*** STORED ROWS ***
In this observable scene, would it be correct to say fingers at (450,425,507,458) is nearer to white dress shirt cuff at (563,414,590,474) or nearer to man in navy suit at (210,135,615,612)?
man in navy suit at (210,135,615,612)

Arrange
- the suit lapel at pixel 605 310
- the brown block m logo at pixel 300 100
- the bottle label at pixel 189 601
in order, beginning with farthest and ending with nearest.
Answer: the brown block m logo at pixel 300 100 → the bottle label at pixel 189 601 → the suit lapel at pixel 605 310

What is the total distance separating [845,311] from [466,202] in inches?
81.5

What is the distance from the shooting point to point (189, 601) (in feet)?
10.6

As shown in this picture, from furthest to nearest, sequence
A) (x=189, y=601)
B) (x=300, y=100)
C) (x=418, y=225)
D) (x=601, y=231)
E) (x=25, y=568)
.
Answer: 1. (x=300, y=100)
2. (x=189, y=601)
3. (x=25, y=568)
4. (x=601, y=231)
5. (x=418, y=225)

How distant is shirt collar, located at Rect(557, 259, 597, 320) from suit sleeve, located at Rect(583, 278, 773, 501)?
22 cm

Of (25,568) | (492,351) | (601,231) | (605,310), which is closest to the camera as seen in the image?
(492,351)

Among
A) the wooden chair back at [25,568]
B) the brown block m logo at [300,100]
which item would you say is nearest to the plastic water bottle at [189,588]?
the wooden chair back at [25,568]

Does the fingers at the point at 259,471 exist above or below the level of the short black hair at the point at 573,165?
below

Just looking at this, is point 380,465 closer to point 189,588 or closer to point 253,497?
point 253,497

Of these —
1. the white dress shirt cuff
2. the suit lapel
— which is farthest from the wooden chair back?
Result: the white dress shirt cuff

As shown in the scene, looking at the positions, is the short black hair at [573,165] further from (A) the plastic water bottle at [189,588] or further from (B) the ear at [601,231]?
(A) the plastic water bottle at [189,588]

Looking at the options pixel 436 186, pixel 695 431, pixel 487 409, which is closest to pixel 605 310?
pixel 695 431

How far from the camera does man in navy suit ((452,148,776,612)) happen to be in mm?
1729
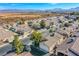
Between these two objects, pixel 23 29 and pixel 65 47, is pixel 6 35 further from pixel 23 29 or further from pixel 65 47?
pixel 65 47

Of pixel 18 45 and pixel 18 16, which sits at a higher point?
pixel 18 16

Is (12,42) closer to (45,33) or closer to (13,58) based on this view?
(13,58)

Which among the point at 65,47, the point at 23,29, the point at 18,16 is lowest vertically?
the point at 65,47

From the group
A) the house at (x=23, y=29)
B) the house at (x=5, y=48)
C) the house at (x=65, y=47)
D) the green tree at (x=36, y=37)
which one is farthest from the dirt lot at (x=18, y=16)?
the house at (x=65, y=47)

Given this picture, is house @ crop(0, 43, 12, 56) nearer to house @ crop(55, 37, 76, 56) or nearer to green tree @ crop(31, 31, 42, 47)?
green tree @ crop(31, 31, 42, 47)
***
- _EXERCISE OBJECTIVE_
Please rewrite the material above with every "short black hair" changed to "dark hair" and nothing else altered. Leave the pictures out of your answer.

- _COMPLETE RESPONSE_
In this observable scene, would it be correct to say fingers at (450,425,507,458) is nearer to white dress shirt cuff at (563,414,590,474) or nearer to man in navy suit at (210,135,615,612)?
man in navy suit at (210,135,615,612)

Arrange
- the suit lapel at pixel 605 310
- the brown block m logo at pixel 300 100
- the bottle label at pixel 189 601
in order, beginning with farthest and ending with nearest.
Answer: the brown block m logo at pixel 300 100 → the bottle label at pixel 189 601 → the suit lapel at pixel 605 310

What is the total distance separating [845,311] from [466,202] in inches?
81.5

What is the distance from the shooting point to point (189, 601) (in feet)?
10.6

As shown in this picture, from furthest to nearest, sequence
A) (x=189, y=601)
B) (x=300, y=100)
C) (x=418, y=225)
D) (x=601, y=231)
E) (x=25, y=568)
.
Answer: 1. (x=300, y=100)
2. (x=189, y=601)
3. (x=25, y=568)
4. (x=601, y=231)
5. (x=418, y=225)

How distant is shirt collar, located at Rect(557, 259, 597, 320) from suit sleeve, located at Rect(583, 278, 773, 501)?
22 cm

Of (25,568) | (492,351) | (601,231) | (605,310), which is closest to the camera as seen in the image?
(492,351)

Among
A) the wooden chair back at [25,568]
B) the brown block m logo at [300,100]
which item would you say is nearest to the plastic water bottle at [189,588]?
the wooden chair back at [25,568]

Does the fingers at the point at 259,471 exist above or below the level of the dark hair at the point at 573,165?
below

Just looking at this, is point 380,465 closer to point 189,588 or closer to point 253,497?
point 253,497

Of these —
1. the white dress shirt cuff
2. the suit lapel
— which is farthest from the wooden chair back?
Result: the white dress shirt cuff

As shown in the scene, looking at the positions, is the dark hair at [573,165] further from (A) the plastic water bottle at [189,588] or further from (B) the ear at [601,231]?
(A) the plastic water bottle at [189,588]

Looking at the options pixel 436 186, pixel 695 431, pixel 487 409, which is closest to pixel 605 310?
pixel 695 431

How far from the camera does man in navy suit ((452,148,776,612)) happen to be in mm?
1729
Between these two objects, pixel 23 29 and pixel 65 47, is pixel 6 35 further from pixel 23 29 or further from pixel 65 47?
pixel 65 47

Of pixel 18 45 and pixel 18 16, which sits at a higher point?
pixel 18 16

Is (12,42) closer to (45,33) or closer to (13,58) based on this view?
(13,58)

Which among the point at 65,47, the point at 23,29, the point at 18,16 is lowest vertically?
the point at 65,47

From the group
A) the house at (x=23, y=29)
B) the house at (x=5, y=48)
C) the house at (x=65, y=47)
D) the green tree at (x=36, y=37)
which one is farthest from the dirt lot at (x=18, y=16)?
the house at (x=65, y=47)

Given this picture, is house @ crop(0, 43, 12, 56) nearer to house @ crop(55, 37, 76, 56) or nearer to green tree @ crop(31, 31, 42, 47)?
green tree @ crop(31, 31, 42, 47)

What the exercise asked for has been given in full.